Clinton, "Doğru olan şu ki yetkililer gerçek zamanda en iyi bilgilere ulaşmaya çalışıyordu. Benim bakış açımdan, bugün, geriye dönüp bu militanların neden bunu yapmaya karar verdiğine bakmak, onları yakalayıp adalet önüne çıkarmaktan daha az önemli" diye konuştu.
'Tüm sorumluluğu alıyorum'
Bingazi saldırısıyla ilgili olarak kendisinin görevlendirdiği bağımsız araştırma komisyonunun bakanlığa sert eleştiriler de içeren raporunda yer alan 29 öneriyi bakanlık olarak uygulamakta olduklarını belirten Clinton, "Bakan olarak, bundan daha fazla önceliğim ve daha büyük bir sorumluluğun yok. Birçok kez belirttiğim gibi, sorumluluğu alıyorum ve hiç kimse, bu işin düzeltilmesinde benden daha kararlı ve kendini adamış olamaz. Dışişleri Bakanlığı ve ülkemizi daha emniyetli, daha güçlü ve daha güvenli bırakmaya kararlıyım" dedi.
Oturumda, Clinton'la birlikte senatörlük yaptıkları yıllardan kalma bir dostluğu bulunan Cumhuriyetçi Parti Arizona Senatörü ve 2008 başkanlık seçimlerinde Cumhuriyetçi Parti'nin adayı John McCain ise "Sizi yeniden sağlıklı ve mücadeleci görmek harika" diyerek övgüyle başladığı sözlerine, daha sonra sert eleştirilerle devam etti.
'Başkan olsaydım sizi görevden alırdım'
İsmi 2016 başkanlık seçimlerinde Cumhuriyetçi Parti'nin başkan adayları arasında geçen senatör Rand Paul ise eleştirinin dozunu daha da artırarak, Clinton'ı güvenlik kaygılarıyla ilgili diplomatik notları okumadığı gerekçesiyle oldukça sert biçimde eleştirerek, "Eğer ben o sırada ABD Başkanı olsaydım ve sizin Büyükelçi Stevens'dan gelen notları okumadığınızı öğrenmiş olsaydım. sizi görevinizden alırdım. Bence bu affedilemez bir hata" değerlendirmesinde bulundu.

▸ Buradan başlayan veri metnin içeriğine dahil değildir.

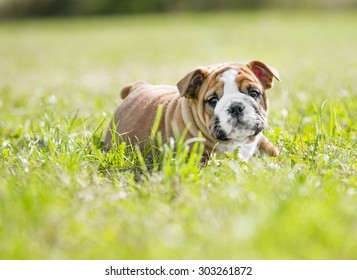 Cute funny english bulldog puppies playing outdoors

Oturumda Cumhuriyetçi senatörlerin, Bingazi'deki misyonda güvenliğin artırılmasına yönelik talepleri görüp görmediğine dair ısrarlı sorularla karşılaşan Clinton, "Bingazi ile ilgili spesifik güvenlik talepleri, bakanlıktaki güvenlik çalışanları tarafından değerlendirilir. Bu talepleri görmedim. Bana gelmediler, onları ne onayladım ne de reddettim. Bu, bağımsız soruşturma komisyonunun raporunda da yer alan tespitlerden biriydi. Bu tip talepler genelde Dışişleri Bakanı'nın önüne gelmez" diye konuştu.
'Clinton'dan veda sözleri'
Oturumun duygusal anlarından biri olarak da Clinton, adeta bir veda konuşması niteliğinde, bakanlıktaki 4 yılında 112 ülkeyi kapsayan yoğun bir seyahat programı izlediğini hatırlatarak, "Ülkemize ve geleceğimize olan inancım her zamankinden daha güçlü. Üzerinde 'Amerika Birleşik Devletleri' yazılı mavi ve beyaz renkli uçak her seferinde uzaktaki bir başkente indiğinde, dünyanın vazgeçilmez ülkesini temsil etmenin onurunu tekrar yaşıyorum. Ve şuna eminim ki sizin yardımınızla ABD'yi güvenli, güçlü ve müstesna kılmaya devam edeceğiz" ifadelerini kullandı.
Oturuma, Senato Dış İlişkiler Komitesi Başkanı John Kerry'nin Dışişleri Bakanlığı'na aday gösterilmesi nedeniyle komitenin yeni başkanı olması beklenen Demokrat Parti New Jersey Senatörü Bob Menendez başkanlık etti.